[[ Supplied records, beginning ]]

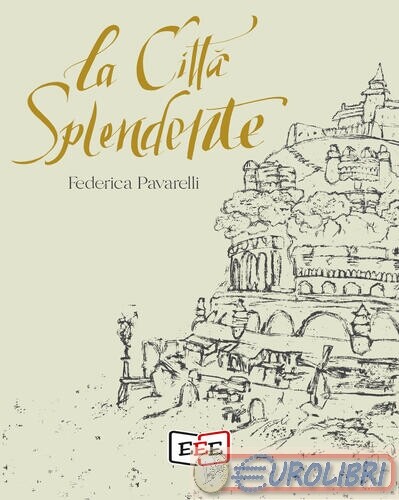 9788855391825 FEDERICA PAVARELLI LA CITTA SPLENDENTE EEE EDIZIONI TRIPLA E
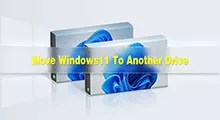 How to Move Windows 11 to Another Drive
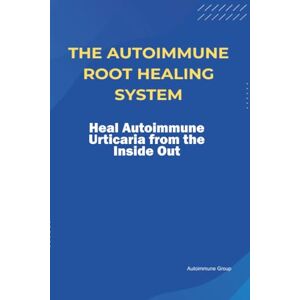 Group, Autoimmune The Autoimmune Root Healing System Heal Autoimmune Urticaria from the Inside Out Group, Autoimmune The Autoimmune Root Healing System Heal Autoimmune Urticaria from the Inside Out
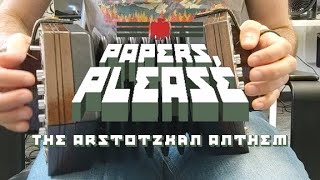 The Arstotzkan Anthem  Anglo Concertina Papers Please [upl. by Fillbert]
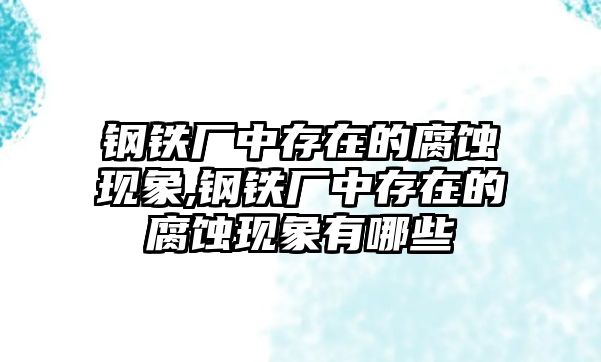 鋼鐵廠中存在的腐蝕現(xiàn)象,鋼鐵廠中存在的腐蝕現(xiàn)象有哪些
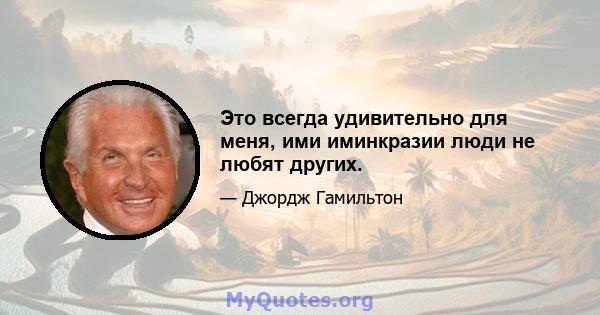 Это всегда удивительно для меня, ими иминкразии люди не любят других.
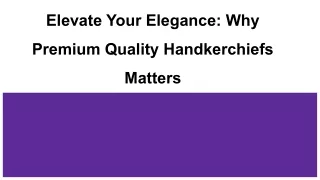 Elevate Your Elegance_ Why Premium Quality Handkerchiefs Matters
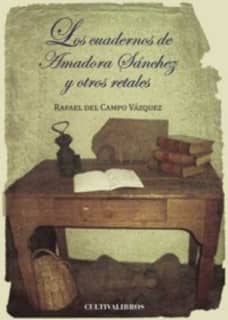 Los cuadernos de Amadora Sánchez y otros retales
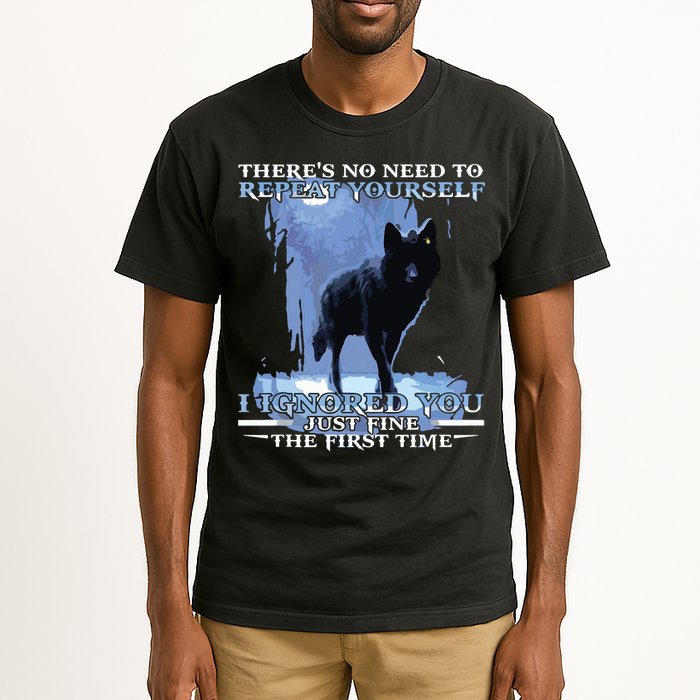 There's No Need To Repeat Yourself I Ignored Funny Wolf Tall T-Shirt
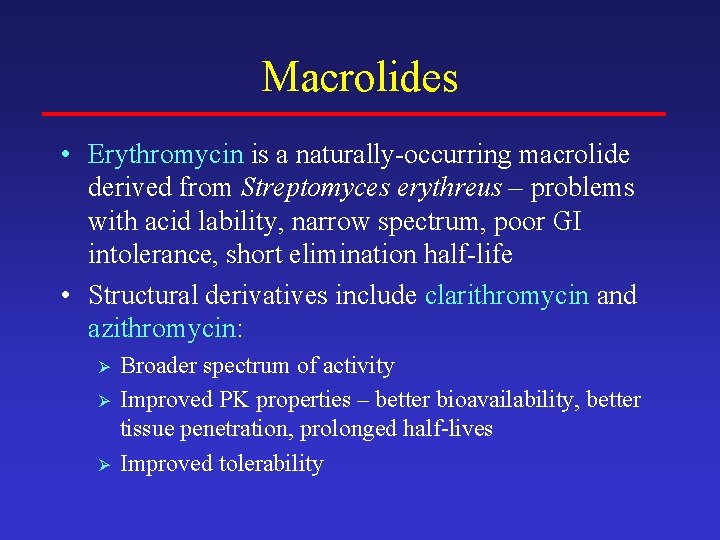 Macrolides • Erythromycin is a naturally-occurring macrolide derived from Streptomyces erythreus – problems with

[[ Supplied records, end ]]
[[ Supplied records, beginning ]]

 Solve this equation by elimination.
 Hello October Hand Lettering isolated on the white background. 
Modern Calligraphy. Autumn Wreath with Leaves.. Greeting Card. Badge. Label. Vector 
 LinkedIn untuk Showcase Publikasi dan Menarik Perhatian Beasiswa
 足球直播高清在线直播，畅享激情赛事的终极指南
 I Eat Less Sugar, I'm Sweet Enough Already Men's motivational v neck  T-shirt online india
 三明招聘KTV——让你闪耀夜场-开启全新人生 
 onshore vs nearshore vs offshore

[[ Supplied records, end ]]

* What the task requires *
From the records above, extract the lines from the one holding "There's No Need" through the one holding "Macrolides • Erythromycin", word for word; omit the pictures.

* Expected answer *
 There's No Need To Repeat Yourself I Ignored Funny Wolf Tall T-Shirt
 Macrolides • Erythromycin is a naturally-occurring macrolide derived from Streptomyces erythreus – problems with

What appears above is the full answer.